I stuck with the Franklin for about six years, but eventually found that I was at my computer enough I could rely on a digital calendar. My switch to digital was complete when I finally moved to a Blackberry that could sync over the air with my calendar, contacts and email. The only think I’m really lacking at this point is a robust synchronization for Omnifocus tasks with my Blackberry.
Janet Barclay says
I also evolved from a Day Timer to a digital calendar, but even though I’m at my computer most of the time, I’m switching back to paper. For most things, it works better for me.
Bill Bennett says
I’ve tried just about every digital alternative since the Apple Newton Messagepad and still keep coming back to my good old paper Filofax — the original British equivalent of the dayrunner.
Mark Shead says
@Janet – The biggest advantage I’ve found with a digital calendar is that I can keep it synced with my computer, my assistant’s computer, my wife’s computer and my phone. This keeps us all on the same page so we don’t overbook each other. However, if you only have to keep track of your own schedule then paper is a whole lot faster and convenient.
@Bill – I wasn’t familiar with the Filofax. Thanks for pointing it out.
This post takes me back a bit…
I started with a Day Timer as well, and stuck with it until I got my first Palm Pilot. Since then I’ve moved through various Pocket PC’s, a Blackberry and now an iPhone, all while continuing to waffle back and forth between electronic and paper-based solutions.
I’ve tried various software and web-based services for to-dos and calendars, and I still haven’t found one that fits me perfectly.

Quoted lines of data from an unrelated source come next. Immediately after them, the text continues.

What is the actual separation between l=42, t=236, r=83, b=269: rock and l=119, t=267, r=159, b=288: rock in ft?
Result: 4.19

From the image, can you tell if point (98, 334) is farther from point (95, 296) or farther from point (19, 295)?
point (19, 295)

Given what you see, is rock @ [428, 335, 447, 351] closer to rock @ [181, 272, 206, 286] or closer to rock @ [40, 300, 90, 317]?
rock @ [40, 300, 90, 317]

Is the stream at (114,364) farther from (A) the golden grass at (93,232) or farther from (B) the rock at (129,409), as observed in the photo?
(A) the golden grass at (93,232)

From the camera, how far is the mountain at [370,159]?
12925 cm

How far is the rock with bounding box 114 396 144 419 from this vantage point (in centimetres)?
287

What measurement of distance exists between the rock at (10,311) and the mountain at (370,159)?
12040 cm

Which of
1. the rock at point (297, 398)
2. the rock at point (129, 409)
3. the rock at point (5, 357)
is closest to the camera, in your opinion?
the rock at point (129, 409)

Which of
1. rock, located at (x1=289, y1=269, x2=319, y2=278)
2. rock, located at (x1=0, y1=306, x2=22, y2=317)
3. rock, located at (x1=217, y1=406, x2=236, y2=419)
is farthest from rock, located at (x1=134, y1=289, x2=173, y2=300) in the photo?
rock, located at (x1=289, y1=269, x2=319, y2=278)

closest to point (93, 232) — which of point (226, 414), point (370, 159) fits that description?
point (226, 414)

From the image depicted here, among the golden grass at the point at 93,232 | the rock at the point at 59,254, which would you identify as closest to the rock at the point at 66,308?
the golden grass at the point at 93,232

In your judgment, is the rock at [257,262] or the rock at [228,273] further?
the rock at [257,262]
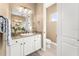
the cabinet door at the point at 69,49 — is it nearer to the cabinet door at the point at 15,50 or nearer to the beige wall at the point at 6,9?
the cabinet door at the point at 15,50

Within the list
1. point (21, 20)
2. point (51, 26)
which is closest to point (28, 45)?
point (21, 20)

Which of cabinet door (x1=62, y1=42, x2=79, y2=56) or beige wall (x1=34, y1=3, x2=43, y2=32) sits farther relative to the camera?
beige wall (x1=34, y1=3, x2=43, y2=32)

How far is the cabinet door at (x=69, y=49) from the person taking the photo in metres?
1.65

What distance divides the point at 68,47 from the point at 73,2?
822 millimetres

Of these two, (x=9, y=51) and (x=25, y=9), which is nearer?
(x=9, y=51)

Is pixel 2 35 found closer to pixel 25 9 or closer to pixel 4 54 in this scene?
pixel 4 54

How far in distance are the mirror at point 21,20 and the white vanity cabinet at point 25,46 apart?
6.3 inches

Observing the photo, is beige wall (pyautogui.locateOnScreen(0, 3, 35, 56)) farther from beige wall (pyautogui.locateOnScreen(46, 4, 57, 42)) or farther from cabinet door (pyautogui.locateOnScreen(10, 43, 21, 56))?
beige wall (pyautogui.locateOnScreen(46, 4, 57, 42))

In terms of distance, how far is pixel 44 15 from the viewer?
2043 millimetres

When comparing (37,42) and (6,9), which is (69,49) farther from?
(6,9)

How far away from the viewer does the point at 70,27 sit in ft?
5.54

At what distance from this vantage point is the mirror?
1.83m

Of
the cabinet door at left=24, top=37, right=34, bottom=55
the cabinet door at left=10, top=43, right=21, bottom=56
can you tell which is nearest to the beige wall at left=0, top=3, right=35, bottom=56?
the cabinet door at left=10, top=43, right=21, bottom=56

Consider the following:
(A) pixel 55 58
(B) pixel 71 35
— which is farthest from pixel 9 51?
(B) pixel 71 35
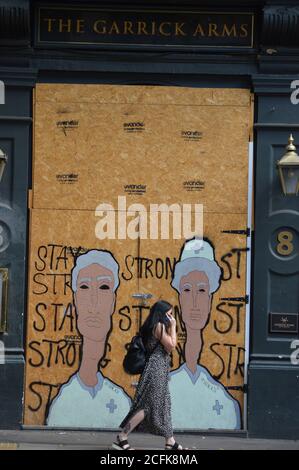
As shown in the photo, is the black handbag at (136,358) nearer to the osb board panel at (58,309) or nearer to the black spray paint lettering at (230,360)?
the osb board panel at (58,309)

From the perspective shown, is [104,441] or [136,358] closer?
[136,358]

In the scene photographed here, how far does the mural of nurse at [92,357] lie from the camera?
1120 centimetres

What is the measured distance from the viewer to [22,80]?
37.2 feet

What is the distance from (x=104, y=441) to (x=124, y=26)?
4425 mm

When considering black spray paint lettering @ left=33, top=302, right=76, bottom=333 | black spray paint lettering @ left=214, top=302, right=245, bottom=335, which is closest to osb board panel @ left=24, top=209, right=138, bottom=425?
black spray paint lettering @ left=33, top=302, right=76, bottom=333

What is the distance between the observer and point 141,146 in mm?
11375

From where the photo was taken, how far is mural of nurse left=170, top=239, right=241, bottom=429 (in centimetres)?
1120

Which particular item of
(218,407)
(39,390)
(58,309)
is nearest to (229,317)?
(218,407)

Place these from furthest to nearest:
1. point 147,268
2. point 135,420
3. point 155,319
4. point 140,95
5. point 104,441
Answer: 1. point 140,95
2. point 147,268
3. point 104,441
4. point 155,319
5. point 135,420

The iPhone is the best so far, but I still find myself grabbing a trusty Moleskine most of the time.
Janet Barclay says
I think the biggest challenge with any system is integrating tasks and schedules. Although the two are closely connected, they aren’t one and the same thing. Assigning a deadline to a task can increase the likelihood that you’ll get it done, but if it’s a low priority task, you often have to keep postponing until it makes sense to actually work on it.
Patrick Dickey says
I, too started out with the Day Timer and Day Runner series. And I found one by a virtually unknown system that worked the best for a while. That was during college.
Later on, I discovered the Franklin Online system and bought that. I then purchased the Franklin paper planner, and use a combination of that, Outlook, Omea Pro, and the Franklin Online system (Their PlanPlus for Windows).
Supposedly their system synchs with Palm and other phones, and Outlook. I only use it to synch with Outlook, as I don’t have the latest and greatest in phones (I have a regular flip-phone which does wonders for me).
I may have to check out Omnifocus though, just to see what it’s like. My biggest issue isn’t the system, it’s my mindset. I typically start out great, and then falter off after a while.